The most satisfying meal was Three Cheese Mushroom Risotto from Boulder-based Evol Foods. This one is made with the right stuff: arborio rice, portobello and crimini mushrooms, caramelized onions, Parmesan, fontina and romano cheeses with heavy cream and extra virgin olive oil.

Best-tasting overall was the Luvo Thai-style Green Curry Chicken bowl, a bright-tasting dish of soft brown rice noodles, nice yellow squash, carrots and red bell peppers and chicken that actually tasted like chicken. The sauce had a decent amount of heat, some tartness and an authentic spice aroma. It’s darn close to Thai restaurant takeout.

For me, it was nicely ironic to consume ready-made dinners after a day of work in the kitchen making caramelized onions, rolled involtini and deep-fried wonton mini taco shells. However, after dining on faux food for a few days, I had to let it go. I went back to scratch home-cooking to eat something fulfilling, more nutritious and much less expensive and far less damaging to the environment.

Novelist John Cheever once described frozen dinners as “the monotonous fare of the besieged,” but they are celebrated annually on Sept. 10, National TV Dinner Day. My Proustian advice: Be careful when you go looking to sample the flavor of memories. You may be left with a bad taste in your mouth.

> _TASK SET_:
1. Please quote the frozen dinner passage from "For me, it was" up to and including "in your mouth.".
2. In the frozen dinner passage, which meal was judged best-tasting overall?

> _SUPPLIED RECORDS_:

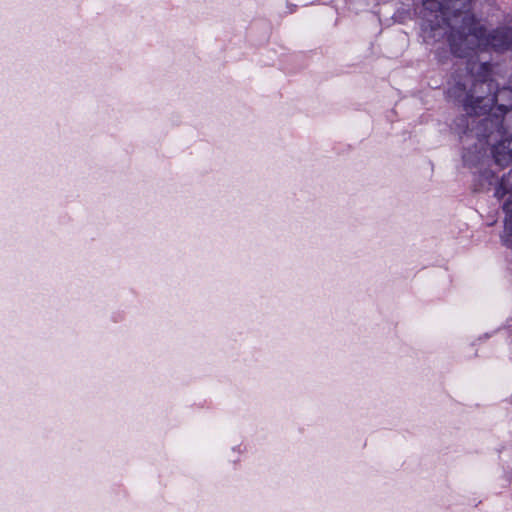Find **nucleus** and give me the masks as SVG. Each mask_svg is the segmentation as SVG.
Wrapping results in <instances>:
<instances>
[{
	"mask_svg": "<svg viewBox=\"0 0 512 512\" xmlns=\"http://www.w3.org/2000/svg\"><path fill=\"white\" fill-rule=\"evenodd\" d=\"M495 194L498 198H503L507 194L509 195V198L504 203V210L507 214V218L505 220L504 242L507 243L508 237L512 238V169L505 177L502 178Z\"/></svg>",
	"mask_w": 512,
	"mask_h": 512,
	"instance_id": "nucleus-1",
	"label": "nucleus"
},
{
	"mask_svg": "<svg viewBox=\"0 0 512 512\" xmlns=\"http://www.w3.org/2000/svg\"><path fill=\"white\" fill-rule=\"evenodd\" d=\"M494 158L501 166L512 159V138L506 139L495 146Z\"/></svg>",
	"mask_w": 512,
	"mask_h": 512,
	"instance_id": "nucleus-2",
	"label": "nucleus"
}]
</instances>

> _EXPECTED OUTPUTS_:
1.
For me, it was nicely ironic to consume ready-made dinners after a day of work in the kitchen making caramelized onions, rolled involtini and deep-fried wonton mini taco shells. However, after dining on faux food for a few days, I had to let it go. I went back to scratch home-cooking to eat something fulfilling, more nutritious and much less expensive and far less damaging to the environment.

Novelist John Cheever once described frozen dinners as “the monotonous fare of the besieged,” but they are celebrated annually on Sept. 10, National TV Dinner Day. My Proustian advice: Be careful when you go looking to sample the flavor of memories. You may be left with a bad taste in your mouth.

2. The Luvo Thai-style Green Curry Chicken bowl.